* Contour annotation records *

------------------------------

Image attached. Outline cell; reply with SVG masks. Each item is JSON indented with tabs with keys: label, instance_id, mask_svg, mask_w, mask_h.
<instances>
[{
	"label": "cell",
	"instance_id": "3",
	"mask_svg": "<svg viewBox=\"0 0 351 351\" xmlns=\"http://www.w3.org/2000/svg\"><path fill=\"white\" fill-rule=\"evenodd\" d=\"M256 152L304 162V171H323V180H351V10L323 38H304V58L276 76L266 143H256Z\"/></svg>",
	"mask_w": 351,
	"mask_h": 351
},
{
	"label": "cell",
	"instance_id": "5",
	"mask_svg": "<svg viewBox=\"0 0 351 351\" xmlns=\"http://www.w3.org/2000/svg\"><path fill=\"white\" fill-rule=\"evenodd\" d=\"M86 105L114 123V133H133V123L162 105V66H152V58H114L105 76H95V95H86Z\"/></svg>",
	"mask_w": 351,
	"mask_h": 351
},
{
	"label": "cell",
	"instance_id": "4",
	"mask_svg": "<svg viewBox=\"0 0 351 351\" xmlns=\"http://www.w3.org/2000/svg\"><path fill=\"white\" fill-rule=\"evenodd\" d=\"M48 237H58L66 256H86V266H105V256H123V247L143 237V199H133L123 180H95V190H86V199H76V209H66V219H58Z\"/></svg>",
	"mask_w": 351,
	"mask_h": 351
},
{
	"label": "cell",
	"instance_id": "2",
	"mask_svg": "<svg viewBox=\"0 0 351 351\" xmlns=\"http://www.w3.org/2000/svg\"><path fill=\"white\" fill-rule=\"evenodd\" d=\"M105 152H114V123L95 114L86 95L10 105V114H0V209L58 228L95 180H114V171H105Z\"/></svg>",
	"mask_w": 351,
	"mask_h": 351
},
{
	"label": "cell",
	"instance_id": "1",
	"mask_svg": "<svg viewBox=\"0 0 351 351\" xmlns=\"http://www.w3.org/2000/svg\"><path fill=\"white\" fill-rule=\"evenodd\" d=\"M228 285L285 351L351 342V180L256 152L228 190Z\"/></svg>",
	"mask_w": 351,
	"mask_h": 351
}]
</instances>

------------------------------

* What needs to be done *
Please retype every one of the entries above, character for character, with no changes.

* The response *
Image attached. Outline cell; reply with SVG masks. Each item is JSON indented with tabs with keys: label, instance_id, mask_svg, mask_w, mask_h.
<instances>
[{
	"label": "cell",
	"instance_id": "3",
	"mask_svg": "<svg viewBox=\"0 0 351 351\" xmlns=\"http://www.w3.org/2000/svg\"><path fill=\"white\" fill-rule=\"evenodd\" d=\"M256 152L304 162V171H323V180H351V10L323 38H304V58L276 76L266 143H256Z\"/></svg>",
	"mask_w": 351,
	"mask_h": 351
},
{
	"label": "cell",
	"instance_id": "5",
	"mask_svg": "<svg viewBox=\"0 0 351 351\" xmlns=\"http://www.w3.org/2000/svg\"><path fill=\"white\" fill-rule=\"evenodd\" d=\"M86 105L114 123V133H133V123L162 105V66H152V58H114L105 76H95V95H86Z\"/></svg>",
	"mask_w": 351,
	"mask_h": 351
},
{
	"label": "cell",
	"instance_id": "4",
	"mask_svg": "<svg viewBox=\"0 0 351 351\" xmlns=\"http://www.w3.org/2000/svg\"><path fill=\"white\" fill-rule=\"evenodd\" d=\"M48 237H58L66 256H86V266H105V256H123V247L143 237V199H133L123 180H95V190H86V199H76V209H66V219H58Z\"/></svg>",
	"mask_w": 351,
	"mask_h": 351
},
{
	"label": "cell",
	"instance_id": "2",
	"mask_svg": "<svg viewBox=\"0 0 351 351\" xmlns=\"http://www.w3.org/2000/svg\"><path fill=\"white\" fill-rule=\"evenodd\" d=\"M105 152H114V123L95 114L86 95L10 105V114H0V209L58 228L95 180H114V171H105Z\"/></svg>",
	"mask_w": 351,
	"mask_h": 351
},
{
	"label": "cell",
	"instance_id": "1",
	"mask_svg": "<svg viewBox=\"0 0 351 351\" xmlns=\"http://www.w3.org/2000/svg\"><path fill=\"white\" fill-rule=\"evenodd\" d=\"M228 285L285 351L351 342V180L256 152L228 190Z\"/></svg>",
	"mask_w": 351,
	"mask_h": 351
}]
</instances>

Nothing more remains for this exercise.